Problem – Return all records exactly. Nothing may be added.

Dataset content –
::::
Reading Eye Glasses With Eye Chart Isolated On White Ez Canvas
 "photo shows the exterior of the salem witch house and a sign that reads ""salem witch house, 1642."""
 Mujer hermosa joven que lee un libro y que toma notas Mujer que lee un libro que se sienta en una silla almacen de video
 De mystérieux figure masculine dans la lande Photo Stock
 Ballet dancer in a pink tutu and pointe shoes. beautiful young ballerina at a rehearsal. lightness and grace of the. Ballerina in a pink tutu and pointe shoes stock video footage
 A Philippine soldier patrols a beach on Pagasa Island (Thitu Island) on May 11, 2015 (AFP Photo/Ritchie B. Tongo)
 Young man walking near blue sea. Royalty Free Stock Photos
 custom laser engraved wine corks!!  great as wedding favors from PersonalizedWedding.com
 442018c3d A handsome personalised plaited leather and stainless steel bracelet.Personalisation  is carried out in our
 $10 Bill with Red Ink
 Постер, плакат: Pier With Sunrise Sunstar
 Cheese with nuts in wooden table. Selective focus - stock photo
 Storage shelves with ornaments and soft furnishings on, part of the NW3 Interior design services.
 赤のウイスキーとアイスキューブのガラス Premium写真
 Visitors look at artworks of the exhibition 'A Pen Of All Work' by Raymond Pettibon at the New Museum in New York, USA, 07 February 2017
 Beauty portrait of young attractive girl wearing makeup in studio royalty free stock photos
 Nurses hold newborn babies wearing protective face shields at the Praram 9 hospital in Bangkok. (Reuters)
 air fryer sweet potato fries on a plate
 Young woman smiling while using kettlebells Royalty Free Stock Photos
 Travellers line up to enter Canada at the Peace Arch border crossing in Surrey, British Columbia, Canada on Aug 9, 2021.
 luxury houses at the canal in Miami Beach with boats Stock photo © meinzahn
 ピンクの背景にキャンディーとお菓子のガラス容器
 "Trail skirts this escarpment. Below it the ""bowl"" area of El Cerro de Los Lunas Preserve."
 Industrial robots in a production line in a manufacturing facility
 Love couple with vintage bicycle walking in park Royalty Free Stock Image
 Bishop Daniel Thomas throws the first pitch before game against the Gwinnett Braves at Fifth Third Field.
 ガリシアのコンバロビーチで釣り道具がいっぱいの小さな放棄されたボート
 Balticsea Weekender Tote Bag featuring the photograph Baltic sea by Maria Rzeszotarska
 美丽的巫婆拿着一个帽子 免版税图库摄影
::::
Result of the task –
Reading Eye Glasses With Eye Chart Isolated On White Ez Canvas
 "photo shows the exterior of the salem witch house and a sign that reads ""salem witch house, 1642."""
 Mujer hermosa joven que lee un libro y que toma notas Mujer que lee un libro que se sienta en una silla almacen de video
 De mystérieux figure masculine dans la lande Photo Stock
 Ballet dancer in a pink tutu and pointe shoes. beautiful young ballerina at a rehearsal. lightness and grace of the. Ballerina in a pink tutu and pointe shoes stock video footage
 A Philippine soldier patrols a beach on Pagasa Island (Thitu Island) on May 11, 2015 (AFP Photo/Ritchie B. Tongo)
 Young man walking near blue sea. Royalty Free Stock Photos
 custom laser engraved wine corks!!  great as wedding favors from PersonalizedWedding.com
 442018c3d A handsome personalised plaited leather and stainless steel bracelet.Personalisation  is carried out in our
 $10 Bill with Red Ink
 Постер, плакат: Pier With Sunrise Sunstar
 Cheese with nuts in wooden table. Selective focus - stock photo
 Storage shelves with ornaments and soft furnishings on, part of the NW3 Interior design services.
 赤のウイスキーとアイスキューブのガラス Premium写真
 Visitors look at artworks of the exhibition 'A Pen Of All Work' by Raymond Pettibon at the New Museum in New York, USA, 07 February 2017
 Beauty portrait of young attractive girl wearing makeup in studio royalty free stock photos
 Nurses hold newborn babies wearing protective face shields at the Praram 9 hospital in Bangkok. (Reuters)
 air fryer sweet potato fries on a plate
 Young woman smiling while using kettlebells Royalty Free Stock Photos
 Travellers line up to enter Canada at the Peace Arch border crossing in Surrey, British Columbia, Canada on Aug 9, 2021.
 luxury houses at the canal in Miami Beach with boats Stock photo © meinzahn
 ピンクの背景にキャンディーとお菓子のガラス容器
 "Trail skirts this escarpment. Below it the ""bowl"" area of El Cerro de Los Lunas Preserve."
 Industrial robots in a production line in a manufacturing facility
 Love couple with vintage bicycle walking in park Royalty Free Stock Image
 Bishop Daniel Thomas throws the first pitch before game against the Gwinnett Braves at Fifth Third Field.
 ガリシアのコンバロビーチで釣り道具がいっぱいの小さな放棄されたボート
 Balticsea Weekender Tote Bag featuring the photograph Baltic sea by Maria Rzeszotarska
 美丽的巫婆拿着一个帽子 免版税图库摄影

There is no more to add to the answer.